Tugas 1 ▸
Salin bagian artikel tentang kelistrikan di Tanimbar mulai dari "Pada tahun 2016, tingkat" sampai "pada Senin (7/8/2023).", termasuk kedua bagian tersebut.
Tugas 2 ▸
Menurut artikel tentang kelistrikan di Tanimbar, di desa mana Mercy Barends meresmikan PLTD pada Senin (7/8/2023)?
Tugas 3 ▸
Teruskan artikel tentang kelistrikan di Tanimbar, dimulai setelah kalimat terakhirnya.

Teks Bacaan ▸
━━━━━━

Tanimbar (pilar.id) – Permasalahan kelistrikan di Tanimbar dan wilayah Maluku secara umum, telah menjadi tantangan panjang. Meskipun telah melewati 78 tahun masa kemerdekaan, sejumlah desa di Maluku dan Tanimbar masih belum terlayani oleh listrik pemerintah.
Pada tahun 2016, tingkat elektrifikasi di Maluku baru mencapai sekitar 60 persen, tetapi hari ini kita tengah menuju angka 93 persen. Dengan pengoperasian 37 Pembangkit Listrik Tenaga Diesel (PLTD) tambahan, angka ini bisa mencapai 96 persen.
“Perjuangan ini bukanlah hal yang mudah,” kata Mercy Barends, Anggota Komisi VII DPR RI, ketika meresmikan PLTD di Desa Makatian, Kecamatan Wermaktian, Kabupaten Kepulauan Tanimbar, pada Senin (7/8/2023).
“Berkaitan dengan keadilan energi, yang ada di ujung Jakarta harus setara dengan yang ada di ujung-ujung Tanimbar,” tambahnya dengan harapan.
Barends juga menyoroti bahwa ketidaksetaraan energi terjadi, dimana di beberapa wilayah seperti Sumatera dan Kalimantan terdapat pasokan energi berlebih, sementara di kawasan Timur Indonesia yang termasuk dalam kategori Daerah 3T (Tertinggal, Terdepan, Terluar), masih banyak yang belum mendapatkan pasokan listrik. “Selama 78 tahun, kami belum melihat listrik di wilayah ini, dan ini menjadi hal yang sangat ironis bagi saya,” ungkapnya.
Menurut Barends, salah satu kebutuhan mendesak bagi masyarakat di pelosok Tanimbar dan Maluku adalah pasokan listrik. Ia mengilustrasikan bahwa saat ia berkunjung ke Tanimbar, hampir semua masyarakat menyampaikan keluhan terkait listrik.
“Setiap kali saya kunjungi Molu Maru atau Yaru, warga mengeluhkan satu hal yang sama: listrik. Mereka bertanya, mengapa sampai hari ini mesin listrik belum datang padahal tiang dan jaringan listrik sudah terpasang?” ujar wanita yang merupakan lulusan Universitas Pattimura Ambon ini.
Barends juga mengingatkan tentang surat edaran Kementerian Energi dan Sumber Daya Mineral (ESDM) tahun 2017, yang mencanangkan moratorium pembelian satuan pembangkit diesel (SPD). Hal ini didasarkan pada transisi energi dari sumber fosil ke energi hijau yang lebih bersih, seperti energi gas.

━━━━━━

Data keterangan hasil perayapan
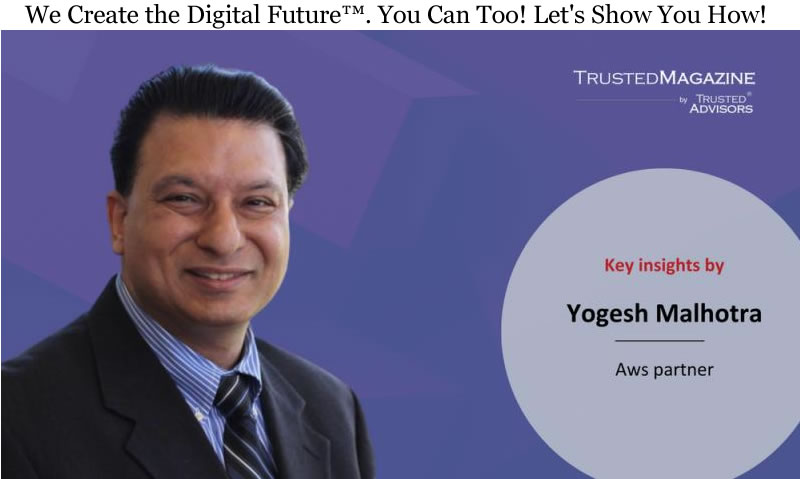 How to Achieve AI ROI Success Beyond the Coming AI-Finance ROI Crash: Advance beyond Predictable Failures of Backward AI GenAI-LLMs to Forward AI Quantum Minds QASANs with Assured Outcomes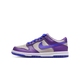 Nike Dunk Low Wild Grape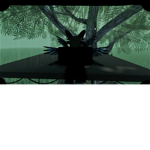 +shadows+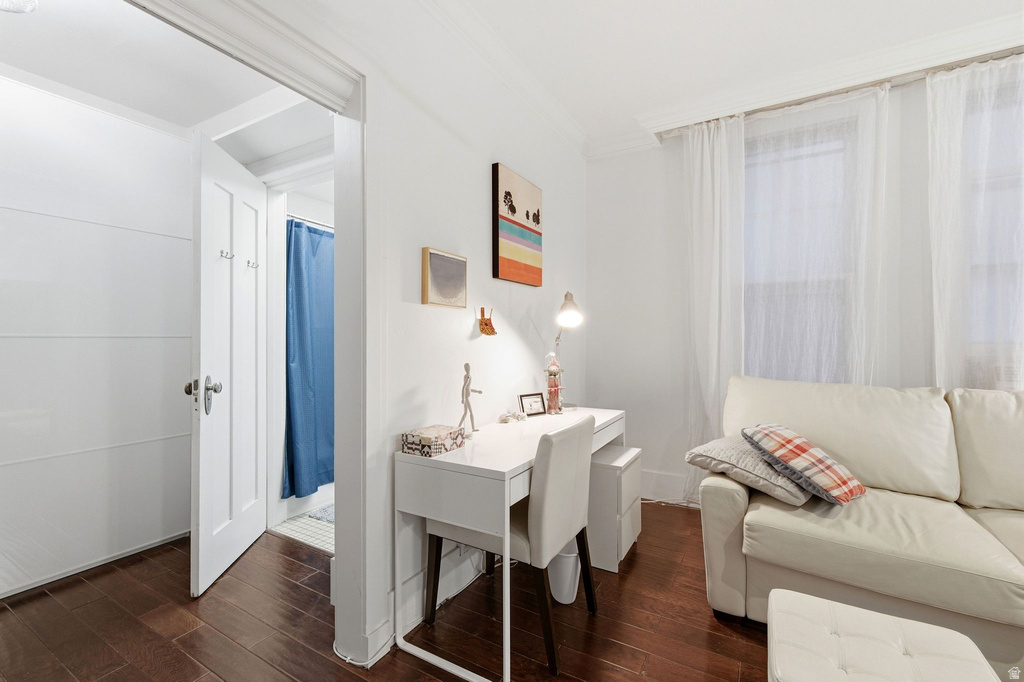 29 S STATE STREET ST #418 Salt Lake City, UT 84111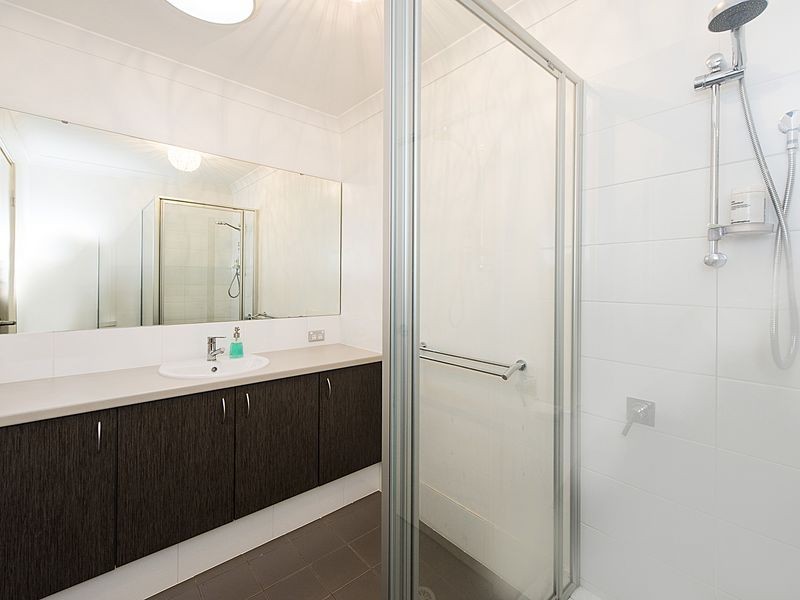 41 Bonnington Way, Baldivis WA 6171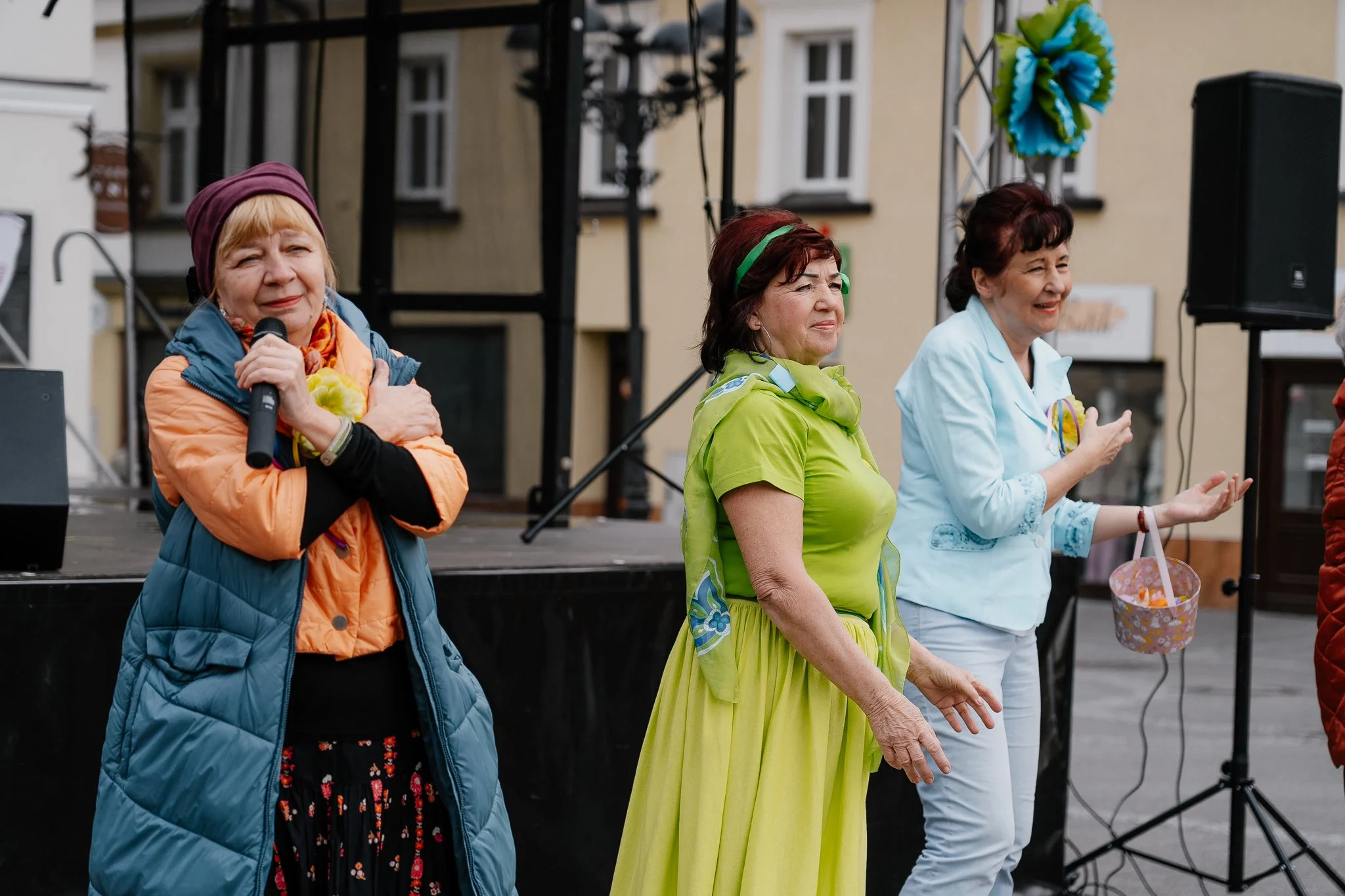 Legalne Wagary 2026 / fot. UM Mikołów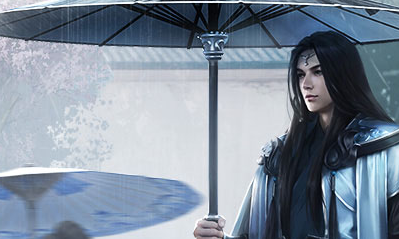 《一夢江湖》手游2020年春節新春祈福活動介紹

━━━━━━

Jawaban 1 ▸
Pada tahun 2016, tingkat elektrifikasi di Maluku baru mencapai sekitar 60 persen, tetapi hari ini kita tengah menuju angka 93 persen. Dengan pengoperasian 37 Pembangkit Listrik Tenaga Diesel (PLTD) tambahan, angka ini bisa mencapai 96 persen.
“Perjuangan ini bukanlah hal yang mudah,” kata Mercy Barends, Anggota Komisi VII DPR RI, ketika meresmikan PLTD di Desa Makatian, Kecamatan Wermaktian, Kabupaten Kepulauan Tanimbar, pada Senin (7/8/2023).

Jawaban 2 ▸
Di Desa Makatian, Kecamatan Wermaktian, Kabupaten Kepulauan Tanimbar.

Jawaban 3 ▸
Hal ini mengakibatkan penundaan dalam pengadaan fasilitas kelistrikan sejak tahun 2017.
Pada tahun 2016, dari 1.241 desa di Maluku, sekitar 800 desa telah mendapatkan akses listrik, sementara 400 desa lainnya belum. Namun, melalui perjuangan yang bertahap, peringkat elektrifikasi tersebut mengalami peningkatan. Hingga awal tahun 2020, moratorium dicabut dan Kementerian ESDM menyetujui rencana pencabutan tersebut, yang kemudian melibatkan berbagai diskusi terkait proyek-proyek listrik di desa-desa.
“Moratorium dicabut, pintu relaksasi dibuka. Kami memberikan peluang ini untuk Maluku dan Maluku Utara, dimana 97 unit PLTD akan diselesaikan,” kata Barends.
Dari total 97 unit PLTD tersebut, 54 unit akan dibangun di Maluku dan sisanya di Maluku Utara. Rencananya, 37 unit PLTD akan diresmikan sebelum tanggal 17 Agustus dan sisanya setelah tanggal tersebut. Pada tanggal 17 Agustus 2023, akan dilakukan penyalaan serentak.
Namun, Barends menyoroti bahwa pelaksanaan proyek ini menghadapi kendala, seperti jumlah personil yang terbatas. Oleh karena itu, upacara peresmian akan difokuskan di Pulau Molu Maru pada tanggal 17 Agustus.
Ketika berbicara mengenai penganggaran dan proses pengadaan, Barends menegaskan bahwa tujuan utamanya adalah keberlanjutan pulau-pulau kecil ini. “Saya ingin menegaskan, saya bukan hanya sekedar berbicara, saya hanya memiliki satu proyek: mencintai pulau-pulau kecil. Jika seluruh pulau ini memiliki listrik, maka elektrifikasi Indonesia Raya bisa mencapai 100 persen,” tegasnya.
Sementara itu, dalam tahap awal, durasi penyalaan PLTD yang baru diresmikan akan berlangsung selama 6 jam, dan akan ditingkatkan menjadi 12 jam setelah tanggal 17 Agustus, kemudian akan terus ditingkatkan hingga mencapai 24 jam. (mad/hdl)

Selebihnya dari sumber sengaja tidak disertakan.